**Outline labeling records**
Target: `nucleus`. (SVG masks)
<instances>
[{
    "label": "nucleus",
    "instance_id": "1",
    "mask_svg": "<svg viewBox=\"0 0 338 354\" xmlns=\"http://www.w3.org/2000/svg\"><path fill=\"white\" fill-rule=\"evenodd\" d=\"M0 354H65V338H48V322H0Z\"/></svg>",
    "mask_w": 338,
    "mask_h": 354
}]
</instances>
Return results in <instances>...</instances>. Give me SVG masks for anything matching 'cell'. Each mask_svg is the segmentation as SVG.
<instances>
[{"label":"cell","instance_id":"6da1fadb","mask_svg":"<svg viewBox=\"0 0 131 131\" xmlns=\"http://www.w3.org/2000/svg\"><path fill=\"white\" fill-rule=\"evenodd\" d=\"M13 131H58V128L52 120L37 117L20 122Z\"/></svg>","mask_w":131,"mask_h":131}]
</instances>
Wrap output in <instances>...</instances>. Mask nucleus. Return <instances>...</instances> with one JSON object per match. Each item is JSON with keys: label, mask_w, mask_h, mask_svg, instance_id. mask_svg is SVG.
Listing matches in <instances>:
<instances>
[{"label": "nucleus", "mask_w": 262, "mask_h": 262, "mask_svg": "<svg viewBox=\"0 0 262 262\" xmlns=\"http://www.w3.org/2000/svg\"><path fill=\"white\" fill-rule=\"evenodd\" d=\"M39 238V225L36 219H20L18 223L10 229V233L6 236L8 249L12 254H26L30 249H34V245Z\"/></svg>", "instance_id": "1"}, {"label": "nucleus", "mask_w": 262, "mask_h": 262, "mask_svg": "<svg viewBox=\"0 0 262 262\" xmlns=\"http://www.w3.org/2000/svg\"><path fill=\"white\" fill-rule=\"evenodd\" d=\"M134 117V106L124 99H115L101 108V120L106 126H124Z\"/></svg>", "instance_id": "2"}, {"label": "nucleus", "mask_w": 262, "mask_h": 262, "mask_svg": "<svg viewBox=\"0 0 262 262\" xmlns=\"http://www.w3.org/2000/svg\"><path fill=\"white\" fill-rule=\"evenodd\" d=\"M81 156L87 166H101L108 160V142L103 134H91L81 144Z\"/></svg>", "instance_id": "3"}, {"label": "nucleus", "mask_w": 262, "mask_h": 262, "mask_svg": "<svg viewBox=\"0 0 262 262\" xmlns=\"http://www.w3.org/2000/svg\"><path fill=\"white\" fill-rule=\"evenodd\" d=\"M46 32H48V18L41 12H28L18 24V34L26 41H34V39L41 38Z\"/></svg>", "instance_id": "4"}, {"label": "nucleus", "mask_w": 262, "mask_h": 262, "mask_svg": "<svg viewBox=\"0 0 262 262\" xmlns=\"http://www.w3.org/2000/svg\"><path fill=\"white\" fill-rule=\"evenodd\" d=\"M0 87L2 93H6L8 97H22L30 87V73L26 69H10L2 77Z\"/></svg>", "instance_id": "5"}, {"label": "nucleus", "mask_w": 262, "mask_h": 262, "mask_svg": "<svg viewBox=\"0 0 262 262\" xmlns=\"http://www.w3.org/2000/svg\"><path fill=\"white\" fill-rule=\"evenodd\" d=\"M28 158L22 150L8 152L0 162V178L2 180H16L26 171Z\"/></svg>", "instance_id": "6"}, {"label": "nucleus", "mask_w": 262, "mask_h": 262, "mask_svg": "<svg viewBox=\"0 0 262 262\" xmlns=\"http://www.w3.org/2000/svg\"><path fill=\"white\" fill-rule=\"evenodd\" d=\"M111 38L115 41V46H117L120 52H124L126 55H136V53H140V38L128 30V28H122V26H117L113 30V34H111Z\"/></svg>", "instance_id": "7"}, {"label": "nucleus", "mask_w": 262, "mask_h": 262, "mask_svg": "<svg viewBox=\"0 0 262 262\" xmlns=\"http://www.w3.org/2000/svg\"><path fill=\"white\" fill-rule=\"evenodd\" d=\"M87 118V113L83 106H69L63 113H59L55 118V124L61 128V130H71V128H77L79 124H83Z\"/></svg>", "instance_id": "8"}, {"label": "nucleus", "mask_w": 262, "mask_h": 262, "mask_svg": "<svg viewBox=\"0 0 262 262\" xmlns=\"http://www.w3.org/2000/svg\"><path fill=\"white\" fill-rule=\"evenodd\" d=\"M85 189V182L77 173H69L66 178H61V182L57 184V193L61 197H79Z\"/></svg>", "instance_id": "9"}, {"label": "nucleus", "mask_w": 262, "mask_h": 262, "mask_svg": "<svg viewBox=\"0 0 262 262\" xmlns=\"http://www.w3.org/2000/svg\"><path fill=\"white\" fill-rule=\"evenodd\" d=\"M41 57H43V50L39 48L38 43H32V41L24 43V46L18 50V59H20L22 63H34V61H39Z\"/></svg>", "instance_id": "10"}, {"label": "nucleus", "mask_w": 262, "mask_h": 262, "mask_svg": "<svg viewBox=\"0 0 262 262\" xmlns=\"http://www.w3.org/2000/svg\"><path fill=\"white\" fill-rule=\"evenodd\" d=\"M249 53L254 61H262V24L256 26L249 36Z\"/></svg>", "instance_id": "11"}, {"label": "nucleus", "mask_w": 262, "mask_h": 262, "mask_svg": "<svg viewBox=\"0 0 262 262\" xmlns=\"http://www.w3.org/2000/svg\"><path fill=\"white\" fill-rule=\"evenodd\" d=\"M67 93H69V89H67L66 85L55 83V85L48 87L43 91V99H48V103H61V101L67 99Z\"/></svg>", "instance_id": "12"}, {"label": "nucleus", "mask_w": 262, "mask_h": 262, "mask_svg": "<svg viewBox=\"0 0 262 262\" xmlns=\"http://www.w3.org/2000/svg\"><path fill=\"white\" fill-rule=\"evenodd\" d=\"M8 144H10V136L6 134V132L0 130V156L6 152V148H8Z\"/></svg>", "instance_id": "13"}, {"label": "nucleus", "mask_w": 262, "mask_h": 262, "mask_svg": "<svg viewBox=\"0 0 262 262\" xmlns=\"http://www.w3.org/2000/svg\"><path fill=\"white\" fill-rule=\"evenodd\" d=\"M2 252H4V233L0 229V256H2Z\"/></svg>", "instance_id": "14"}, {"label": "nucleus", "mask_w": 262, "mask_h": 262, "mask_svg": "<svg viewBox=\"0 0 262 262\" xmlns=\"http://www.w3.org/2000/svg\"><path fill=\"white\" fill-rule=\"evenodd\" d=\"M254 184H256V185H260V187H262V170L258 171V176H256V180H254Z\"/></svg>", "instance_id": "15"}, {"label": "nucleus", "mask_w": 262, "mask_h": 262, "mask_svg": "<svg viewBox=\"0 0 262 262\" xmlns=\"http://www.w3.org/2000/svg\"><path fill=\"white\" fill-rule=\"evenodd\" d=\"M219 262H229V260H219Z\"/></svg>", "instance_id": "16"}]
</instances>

**Goal of the exercise**
Locate every line in the data that contains the string "masks", and copy each of those lines out in full. The match is case-sensitive.

**Complete response**
Target: `nucleus`. (SVG masks)
Return results in <instances>...</instances>. Give me SVG masks for anything matching 'cell'. Each mask_svg is the segmentation as SVG.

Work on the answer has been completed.